Sivas Cumhuriyet Üniversitesi Dr. Öğretim Üyesi Samet Ünlü, akran zorbalığının bir şiddet türü olduğunu belirterek çözümü noktasında eğitimcilere büyük görev düştüğünü belirtti.
Sivas Cumhuriyet Üniversitesi Şarkışla Âşık Veysel Meslek Yüksekokulu Dr. Öğretim Üyesi Samet Ünlü, şiddetin bir tahakküm problemi olduğuna dikkat çekerek, “Şiddet bir tahakküm sorunudur. Şiddetin bazı türleri vardır. Sözel, fiziksel ve psikolojik şiddet bunlardan bazılarıdır. Şiddet kendisini hangi türde gösterirse göstersin şiddet uygulayan kişi, eylemi uyguladığı kişi üzerinde tahakküm hakkı görebildiği koşulda eylemini gerçekleştirebiliyor. Bu toplumsal durumu güçlü ve güçsüz arasında kurulan hiyerarşik bir ilişki biçimi olarak okuyabiliriz. Aile içerisinde yaşanan şiddetten çocuklar arasında gerçekleşen akran zorbalığına kadar şiddetin pek çok toplumsal durumda kendisini gösterdiğini üzülerek gözlemlemekteyiz” dedi.

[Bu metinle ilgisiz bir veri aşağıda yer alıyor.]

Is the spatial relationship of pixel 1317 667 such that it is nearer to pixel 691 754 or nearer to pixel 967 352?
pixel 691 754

“Akran zorbalığı bir şiddet türüdür”
Ünlü akran zorbalığının bir şiddet türü olduğuna dikkat çekerek, “Özellikle çocukluk döneminde karşımıza çıkan sorunlardan birisi akran zorbalığıdır. Aynı yaş grubundaki bir çocuğun veya bir çocuk grubunun başka bir çocuğa veya çocuk grubuna gösterdiği zorlayıcı davranışlar ‘akran zorbalığı’ olarak yorumlanır. Akran zorbalığı bir şiddet türü olup sözel, psikolojik, fiziksel ve günümüzdeki koşullarla ilişkili olarak siber biçimde ortaya çıkabilir. Akran zorbalığı uygulayan çocuk bir biçimde karşı tarafa uygulayacağı şiddeti gösterme hakkını kendisinde bulur. Bu hak ise kendisini ‘güçlü’, karşısındakini ise ‘güçsüz’ görme eğiliminden doğar. Güçlü ve güçsüz ilişkisi çerçevesinde kurulan bu toplumsal durumda gücün esas kaynağı karşı tarafın zayıf özelliklerinin görülmesinden ileri gelir. Yalnızca görmek yetmez, bu zayıf özellikleri bireye karşı kullanabilmeyi deneyimlemek akran zorbalığının oluşma sürecinde rol oynar” dedi.
“Eğitimcilere önemli görevler düşüyor”
Ünlü, arkan zorbalığının önlenmesinde eğitimcilere önemli görevler düştüğünü vurgulayarak şunları söyledi: “Özellikle okullarda oldukça yaygın bir biçimde görülen akran zorbalığıyla mücadele konusunda eğitimcilere büyük iş düşmektedir. Erken çocukluk döneminden itibaren her çocuğun eşit haklara sahip olduğunun ve hiç kimsenin bir başkasından üstünlüğünün söz konusu olamayacağı anlayışının çocuklara aşılanması gerekmektedir. Bu anlayış ebeveynler tarafından da desteklendiği takdirde çocuğun hem kendisine hem de başkalarına dair olan benlik algıları olumlu hatlara oturacaktır. Haklarının iyi düzeyde farkında olan çocuk aynı haklara başka çocukların da sahip olduklarını öğrendiği anda çevresiyle ve arkadaşlarıyla kurduğu toplumsal ilişkilerin niteliğinde de olumlu gelişmeler olacaktır”.